In the copy, keep every record exact and leave out all images.

====== Data records ======

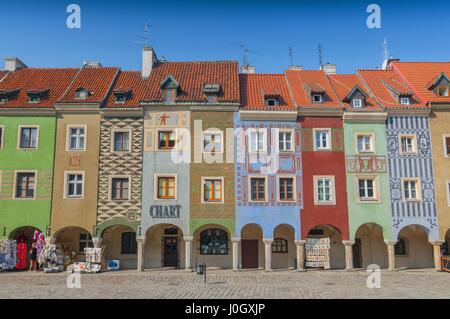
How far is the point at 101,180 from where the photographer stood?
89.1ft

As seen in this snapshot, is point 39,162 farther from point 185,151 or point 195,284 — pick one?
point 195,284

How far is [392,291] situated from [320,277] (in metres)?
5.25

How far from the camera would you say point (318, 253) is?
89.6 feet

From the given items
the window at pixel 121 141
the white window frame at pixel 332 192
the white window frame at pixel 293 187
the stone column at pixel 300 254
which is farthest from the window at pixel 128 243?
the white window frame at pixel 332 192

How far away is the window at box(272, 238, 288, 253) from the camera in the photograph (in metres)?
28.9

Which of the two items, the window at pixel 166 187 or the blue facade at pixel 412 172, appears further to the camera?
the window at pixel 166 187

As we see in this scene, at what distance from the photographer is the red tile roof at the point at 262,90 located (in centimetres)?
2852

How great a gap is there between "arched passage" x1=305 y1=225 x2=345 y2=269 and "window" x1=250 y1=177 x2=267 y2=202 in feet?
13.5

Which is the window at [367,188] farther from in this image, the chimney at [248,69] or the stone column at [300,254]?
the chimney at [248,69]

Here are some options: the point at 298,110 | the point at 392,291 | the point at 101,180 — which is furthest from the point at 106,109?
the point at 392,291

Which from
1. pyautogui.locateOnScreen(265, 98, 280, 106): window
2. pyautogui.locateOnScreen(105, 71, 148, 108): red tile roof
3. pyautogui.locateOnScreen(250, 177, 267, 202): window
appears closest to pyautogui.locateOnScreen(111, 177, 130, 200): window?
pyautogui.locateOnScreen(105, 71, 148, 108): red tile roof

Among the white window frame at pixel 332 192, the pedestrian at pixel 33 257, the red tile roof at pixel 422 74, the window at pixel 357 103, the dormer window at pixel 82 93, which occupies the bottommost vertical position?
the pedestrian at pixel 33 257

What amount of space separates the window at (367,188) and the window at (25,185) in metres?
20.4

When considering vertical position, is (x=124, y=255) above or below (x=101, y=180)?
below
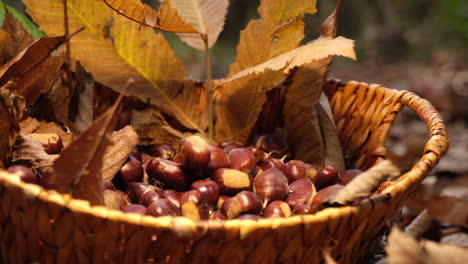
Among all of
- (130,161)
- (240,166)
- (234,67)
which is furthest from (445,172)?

======

Solution below:
How far is the point at 101,180 from where the photographer stood?
89.1ft

As seen in this snapshot, is point 39,162 farther from point 185,151 or point 195,284 — pick one?
point 195,284

How far is [392,291] situated from [320,277] (in metres)?
5.25

How far from the camera would you say point (318, 253) is?
89.6 feet

From the given items
the window at pixel 121 141
the white window frame at pixel 332 192
the white window frame at pixel 293 187
the stone column at pixel 300 254
which is farthest from the window at pixel 128 243?
the white window frame at pixel 332 192

How far away is the window at box(272, 238, 288, 253) from the camera in the photograph (in metres)?
28.9

Which of the two items, the window at pixel 166 187 or the blue facade at pixel 412 172, appears further to the camera?
the window at pixel 166 187

As we see in this scene, at what distance from the photographer is the red tile roof at the point at 262,90 located (in centimetres)?
2852

How great a gap is there between "arched passage" x1=305 y1=225 x2=345 y2=269 and "window" x1=250 y1=177 x2=267 y2=202 in feet?
13.5

Which is the window at [367,188] farther from in this image, the chimney at [248,69] or the stone column at [300,254]?
the chimney at [248,69]

Here are some options: the point at 298,110 | the point at 392,291 | the point at 101,180 — which is furthest from the point at 106,109?
the point at 392,291

Which from
1. pyautogui.locateOnScreen(265, 98, 280, 106): window
2. pyautogui.locateOnScreen(105, 71, 148, 108): red tile roof
3. pyautogui.locateOnScreen(250, 177, 267, 202): window
appears closest to pyautogui.locateOnScreen(111, 177, 130, 200): window?
pyautogui.locateOnScreen(105, 71, 148, 108): red tile roof

Among the white window frame at pixel 332 192, the pedestrian at pixel 33 257, the red tile roof at pixel 422 74, the window at pixel 357 103, the dormer window at pixel 82 93, which occupies the bottommost vertical position?
the pedestrian at pixel 33 257

What amount of space separates the window at (367,188) and the window at (25,185) in metres?
20.4

When considering vertical position, is (x=124, y=255) above or below (x=101, y=180)?
below
Among all of
- (130,161)
- (240,166)
- (234,67)
which is furthest from (445,172)?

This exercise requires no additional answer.